Information provided

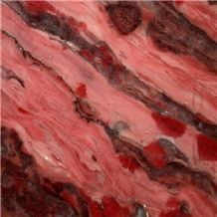 Stromatolite Calcarenite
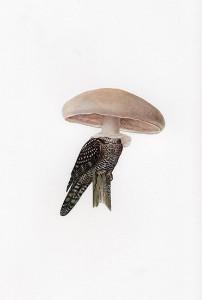 http://thinkspacegallery.com/2008/project/API/show/amyross_owlshroom.jpg
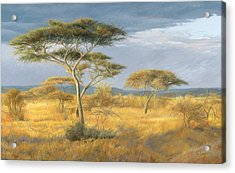 African Landscape Acrylic Print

Try it
The finished copy should match the data above word for word and contain no pictures.

Written answer
 Stromatolite Calcarenite
 http://thinkspacegallery.com/2008/project/API/show/amyross_owlshroom.jpg
 African Landscape Acrylic Print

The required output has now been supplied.